Fitness for CABG in Patients with Dressler Syndrome
Patients with Dressler syndrome can undergo CABG if the underlying coronary anatomy warrants surgical revascularization, but surgery should be delayed until the acute inflammatory phase has resolved and the patient has been stabilized with appropriate anti-inflammatory treatment.
Understanding Dressler Syndrome
Dressler syndrome (post-myocardial infarction syndrome) is characterized by:
- Pericardial inflammation with potential pericardial effusion
- Pleuritic chest pain
- Elevated inflammatory markers
- Typically occurs 1-6 weeks after myocardial injury 1, 2
- May present with fever, pericarditis, pleuritis, and serologic changes 3
CABG Decision Algorithm for Patients with Dressler Syndrome
Step 1: Assess Coronary Anatomy and Indications for CABG
First, determine if the patient meets standard indications for CABG:
Strong indications (Class I) 4, 5:
- Significant left main coronary artery stenosis (>50%)
- Left main equivalent disease (≥70% stenosis of proximal LAD and proximal left circumflex)
- Three-vessel disease (especially with reduced LVEF <50%)
- Two-vessel disease with significant proximal LAD stenosis and either EF <50% or demonstrable ischemia
Reasonable indications (Class IIa) 4, 5:
- Proximal LAD stenosis with 1-vessel disease
- Complex 3-vessel CAD (SYNTAX score >22)
Step 2: Evaluate Dressler Syndrome Status and Risk
Assess the current status of Dressler syndrome:
Active phase (contraindication to immediate CABG):
- Presence of significant pericardial effusion
- Fever >38°C
- Elevated inflammatory markers (ESR, CRP)
- Pleuritic chest pain
- Evidence of pericardial inflammation on imaging
Risk factors to consider:
- Potential for pericardial tamponade
- Increased bleeding risk if on anti-inflammatory medications
- Increased risk of postoperative complications due to inflammatory state
Step 3: Management Before Considering CABG
Treat Dressler syndrome first 6, 2:
- Anti-inflammatory therapy with colchicine (0.5-1.0 mg/day)
- Consider NSAIDs (ibuprofen) or acetaminophen
- In severe cases, corticosteroids may be necessary
Monitor for resolution:
- Clinical improvement (resolution of fever, chest pain)
- Reduction in inflammatory markers
- Resolution or significant reduction of pericardial effusion on echocardiography
Step 4: Timing of CABG
Delay CABG until:
- Resolution of acute inflammatory phase (typically 1-2 weeks of treatment)

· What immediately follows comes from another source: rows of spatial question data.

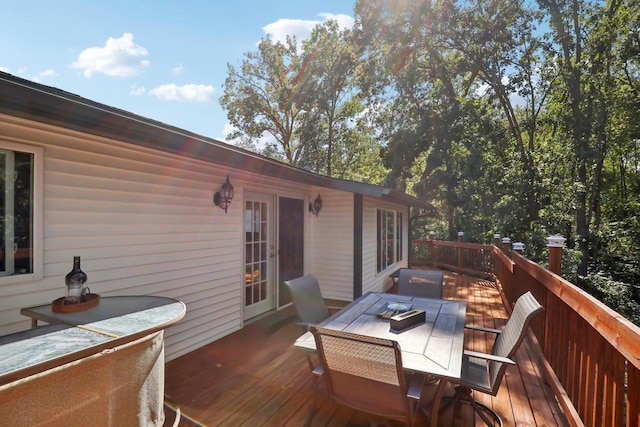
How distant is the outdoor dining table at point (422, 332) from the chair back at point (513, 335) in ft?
0.84

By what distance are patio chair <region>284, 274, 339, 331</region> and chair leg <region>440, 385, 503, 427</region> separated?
51.9 inches

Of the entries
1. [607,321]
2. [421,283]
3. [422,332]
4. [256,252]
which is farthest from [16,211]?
[421,283]

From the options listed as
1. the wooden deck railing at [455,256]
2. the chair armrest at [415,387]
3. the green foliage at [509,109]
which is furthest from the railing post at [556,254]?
the green foliage at [509,109]

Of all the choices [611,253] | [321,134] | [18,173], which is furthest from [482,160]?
[18,173]

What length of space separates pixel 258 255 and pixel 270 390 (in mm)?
2275

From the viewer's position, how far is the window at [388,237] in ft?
24.2

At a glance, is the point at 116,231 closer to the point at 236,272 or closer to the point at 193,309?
the point at 193,309

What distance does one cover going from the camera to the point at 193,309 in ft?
12.5

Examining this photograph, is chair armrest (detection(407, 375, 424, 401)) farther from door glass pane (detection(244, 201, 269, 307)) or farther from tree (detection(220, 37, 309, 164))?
tree (detection(220, 37, 309, 164))

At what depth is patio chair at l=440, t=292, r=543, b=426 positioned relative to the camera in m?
2.13

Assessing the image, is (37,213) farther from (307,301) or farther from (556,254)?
(556,254)

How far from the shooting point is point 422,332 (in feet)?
8.39

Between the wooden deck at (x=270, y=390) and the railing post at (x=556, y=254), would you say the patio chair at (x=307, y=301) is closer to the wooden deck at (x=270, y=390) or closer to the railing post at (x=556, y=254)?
the wooden deck at (x=270, y=390)

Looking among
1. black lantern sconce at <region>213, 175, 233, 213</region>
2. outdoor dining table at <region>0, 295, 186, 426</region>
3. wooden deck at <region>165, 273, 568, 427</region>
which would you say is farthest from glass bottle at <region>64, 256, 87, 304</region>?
black lantern sconce at <region>213, 175, 233, 213</region>
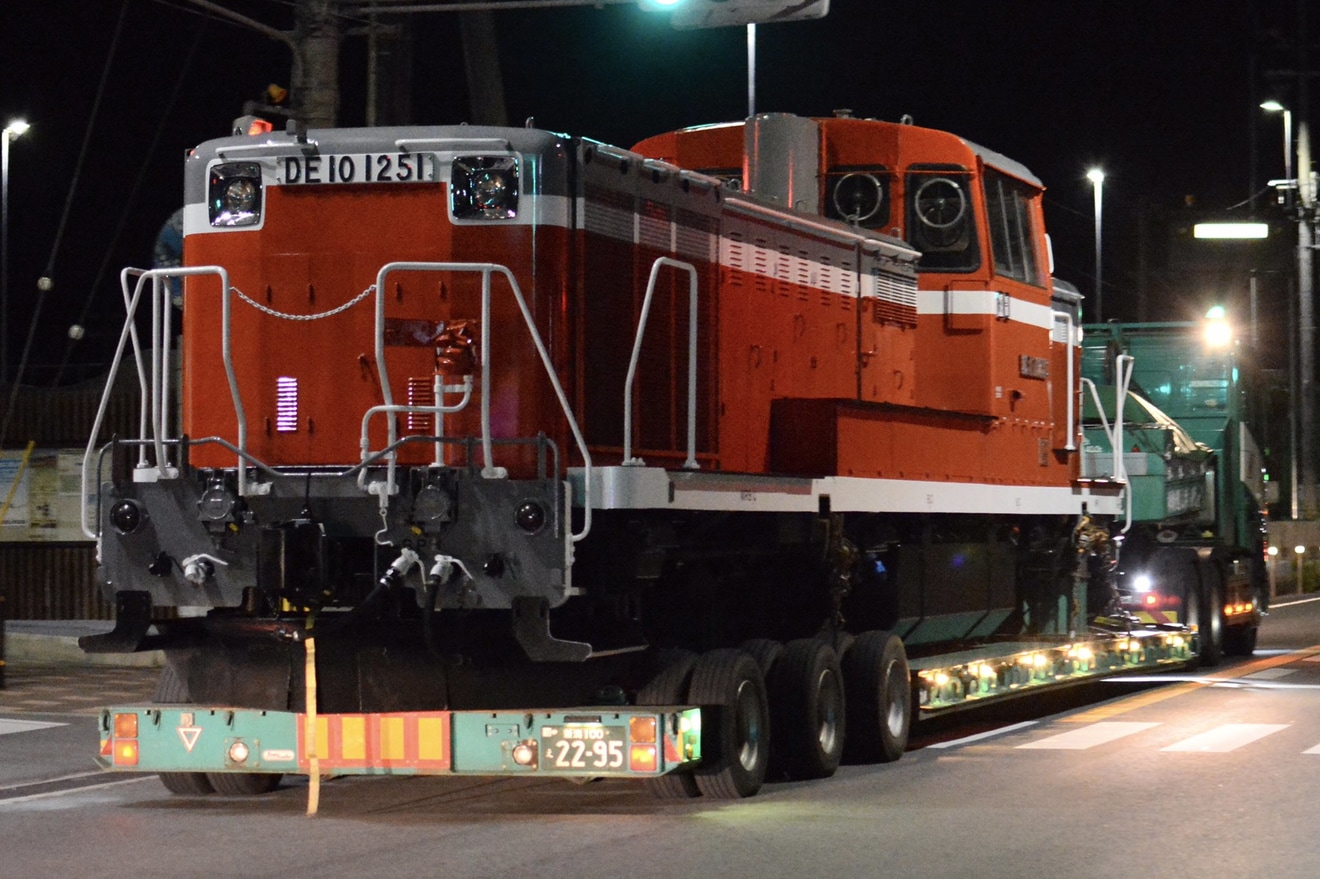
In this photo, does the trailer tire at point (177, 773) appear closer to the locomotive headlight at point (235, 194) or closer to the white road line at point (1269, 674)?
the locomotive headlight at point (235, 194)

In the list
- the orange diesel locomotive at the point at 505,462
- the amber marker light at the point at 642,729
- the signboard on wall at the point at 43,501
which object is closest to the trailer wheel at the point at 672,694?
the orange diesel locomotive at the point at 505,462

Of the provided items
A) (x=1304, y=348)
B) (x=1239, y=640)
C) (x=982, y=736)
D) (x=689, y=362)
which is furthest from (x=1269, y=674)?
(x=1304, y=348)

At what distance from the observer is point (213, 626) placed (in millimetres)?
10320

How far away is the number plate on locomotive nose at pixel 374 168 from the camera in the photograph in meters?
10.5

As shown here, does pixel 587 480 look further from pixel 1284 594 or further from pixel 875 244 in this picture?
Result: pixel 1284 594

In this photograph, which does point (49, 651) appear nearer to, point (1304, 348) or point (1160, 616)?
point (1160, 616)

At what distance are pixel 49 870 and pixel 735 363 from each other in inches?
205

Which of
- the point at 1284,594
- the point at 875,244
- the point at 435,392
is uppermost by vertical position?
the point at 875,244

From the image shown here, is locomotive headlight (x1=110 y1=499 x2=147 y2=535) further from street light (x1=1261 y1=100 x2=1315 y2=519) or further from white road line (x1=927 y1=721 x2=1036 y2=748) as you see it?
street light (x1=1261 y1=100 x2=1315 y2=519)

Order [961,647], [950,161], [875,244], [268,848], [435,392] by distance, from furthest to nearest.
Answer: [961,647]
[950,161]
[875,244]
[435,392]
[268,848]

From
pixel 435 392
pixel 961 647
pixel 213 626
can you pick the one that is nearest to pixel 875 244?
pixel 961 647

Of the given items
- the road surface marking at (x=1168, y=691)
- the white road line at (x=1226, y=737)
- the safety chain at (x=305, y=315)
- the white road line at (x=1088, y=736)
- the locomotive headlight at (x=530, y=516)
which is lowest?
the road surface marking at (x=1168, y=691)

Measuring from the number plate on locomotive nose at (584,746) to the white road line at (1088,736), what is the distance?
427cm

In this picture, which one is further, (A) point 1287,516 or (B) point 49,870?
(A) point 1287,516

- Stabilization of pericardial effusion
- Normalization of inflammatory markers
Special perioperative considerations:
- Careful monitoring for recurrence of pericardial effusion
- Potential need for continued anti-inflammatory therapy
- Cautious anticoagulation management
Important Caveats and Pitfalls
Pericardial effusion risk: Patients with Dressler syndrome may develop significant pericardial effusion that could progress to cardiac tamponade, which would be a surgical emergency requiring drainage before CABG 3.
Medication management: If the patient is on anti-inflammatory medications for Dressler syndrome, consider:
- Continuing low-dose colchicine through the perioperative period if possible
- Timing the discontinuation of NSAIDs appropriately (5-7 days before surgery)
- Managing steroid dosing carefully if the patient is on corticosteroids
Anticoagulation considerations: If anticoagulation is needed, balance the risk of bleeding with the risk of thrombosis, particularly if the patient has had recent coronary stenting 6.
Decreased incidence: While historically significant, Dressler syndrome has become less common in the modern era of coronary revascularization 7, but remains clinically important when present.
Recurrence risk: Be aware that cardiac surgery itself could potentially trigger a recurrence of pericardial inflammation in patients with a history of Dressler syndrome.
By following this algorithm, the surgical team can appropriately time CABG to minimize risks associated with Dressler syndrome while still providing necessary coronary revascularization for patients who meet the indications for surgical intervention.